[WRITTEN EXERCISE]
Each entry below must be repeated word for word.

[MATERIAL]
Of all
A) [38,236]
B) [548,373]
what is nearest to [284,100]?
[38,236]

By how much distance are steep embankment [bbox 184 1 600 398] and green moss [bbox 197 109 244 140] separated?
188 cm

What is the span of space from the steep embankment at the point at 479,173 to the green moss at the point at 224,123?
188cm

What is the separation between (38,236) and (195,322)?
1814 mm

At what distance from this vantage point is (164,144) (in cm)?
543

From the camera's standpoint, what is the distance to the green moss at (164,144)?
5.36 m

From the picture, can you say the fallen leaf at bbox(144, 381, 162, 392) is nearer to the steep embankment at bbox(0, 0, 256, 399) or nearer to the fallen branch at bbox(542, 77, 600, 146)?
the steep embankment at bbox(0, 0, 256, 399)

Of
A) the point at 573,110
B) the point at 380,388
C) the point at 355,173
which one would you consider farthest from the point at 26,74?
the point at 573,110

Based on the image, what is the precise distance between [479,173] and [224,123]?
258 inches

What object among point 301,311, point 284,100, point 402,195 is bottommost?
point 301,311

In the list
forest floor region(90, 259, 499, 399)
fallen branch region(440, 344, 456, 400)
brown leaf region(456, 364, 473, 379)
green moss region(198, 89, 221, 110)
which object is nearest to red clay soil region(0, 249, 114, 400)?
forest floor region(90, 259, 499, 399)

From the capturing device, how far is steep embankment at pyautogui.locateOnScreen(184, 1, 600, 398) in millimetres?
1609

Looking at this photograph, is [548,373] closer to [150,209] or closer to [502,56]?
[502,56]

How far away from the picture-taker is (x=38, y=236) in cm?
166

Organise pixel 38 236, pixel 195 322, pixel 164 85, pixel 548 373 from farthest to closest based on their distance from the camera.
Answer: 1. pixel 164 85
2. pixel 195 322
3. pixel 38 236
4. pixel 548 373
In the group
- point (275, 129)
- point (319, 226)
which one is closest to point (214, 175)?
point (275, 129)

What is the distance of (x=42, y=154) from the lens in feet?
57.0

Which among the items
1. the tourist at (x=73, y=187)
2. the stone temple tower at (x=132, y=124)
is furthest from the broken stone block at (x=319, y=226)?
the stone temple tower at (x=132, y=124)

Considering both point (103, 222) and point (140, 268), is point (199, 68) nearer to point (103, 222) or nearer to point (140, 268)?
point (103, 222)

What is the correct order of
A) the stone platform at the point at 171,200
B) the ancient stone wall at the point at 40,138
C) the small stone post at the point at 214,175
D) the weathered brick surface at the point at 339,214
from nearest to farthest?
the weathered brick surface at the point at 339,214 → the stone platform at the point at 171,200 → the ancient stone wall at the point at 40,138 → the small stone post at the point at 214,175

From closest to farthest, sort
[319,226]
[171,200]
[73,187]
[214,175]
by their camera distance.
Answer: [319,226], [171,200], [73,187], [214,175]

[RESULT FOR THIS EXERCISE]
Of all
A) [38,236]
B) [548,373]
what is nearest to [284,100]?
[38,236]

By how much distance are steep embankment [bbox 184 1 600 398] and green moss [bbox 197 109 244 140] separated?
188 cm

What is the span of space from the steep embankment at the point at 479,173 to the green moss at the point at 224,123?
188cm

What is the separation between (38,236) and (195,322)?
1814 mm

At what distance from this vantage point is (164,144) (in cm)?
543

From the camera's standpoint, what is the distance to the green moss at (164,144)?
5.36 m

From the picture, can you say the fallen leaf at bbox(144, 381, 162, 392) is nearer to the steep embankment at bbox(0, 0, 256, 399) or nearer to the fallen branch at bbox(542, 77, 600, 146)?
the steep embankment at bbox(0, 0, 256, 399)

Of
A) the point at 573,110
B) the point at 380,388
C) the point at 355,173
which one would you consider farthest from the point at 26,74?
the point at 573,110

Based on the image, what is the precise distance between [479,173] and [224,123]?
258 inches

What object among point 301,311, point 284,100, point 402,195 is bottommost?
point 301,311

In the list
forest floor region(90, 259, 499, 399)
fallen branch region(440, 344, 456, 400)
brown leaf region(456, 364, 473, 379)
green moss region(198, 89, 221, 110)
which object is nearest to red clay soil region(0, 249, 114, 400)?
forest floor region(90, 259, 499, 399)

From the capturing device, how far is steep embankment at pyautogui.locateOnScreen(184, 1, 600, 398) in millimetres?
1609

Looking at this photograph, is [548,373] closer to [150,209] or closer to [502,56]?
[502,56]

How far away from the picture-taker is (x=38, y=236) in cm?
166

Organise pixel 38 236, pixel 195 322, pixel 164 85, pixel 548 373 from farthest to closest based on their distance from the camera.
Answer: 1. pixel 164 85
2. pixel 195 322
3. pixel 38 236
4. pixel 548 373
In the group
- point (275, 129)
- point (319, 226)
which one is closest to point (214, 175)?
point (275, 129)

What is the distance of (x=42, y=154) from the lens in feet?
57.0

Which among the items
1. the tourist at (x=73, y=187)
2. the stone temple tower at (x=132, y=124)
is furthest from the broken stone block at (x=319, y=226)?
the stone temple tower at (x=132, y=124)

Considering both point (103, 222) and point (140, 268), is point (199, 68) nearer to point (103, 222) or nearer to point (140, 268)?
point (103, 222)

What is the correct order of
A) the stone platform at the point at 171,200
B) the ancient stone wall at the point at 40,138
C) the small stone post at the point at 214,175
D) the weathered brick surface at the point at 339,214
from nearest to farthest?
the weathered brick surface at the point at 339,214 → the stone platform at the point at 171,200 → the ancient stone wall at the point at 40,138 → the small stone post at the point at 214,175

From closest to farthest, sort
[319,226]
[171,200]
[73,187]
[214,175]
by their camera distance.
Answer: [319,226], [171,200], [73,187], [214,175]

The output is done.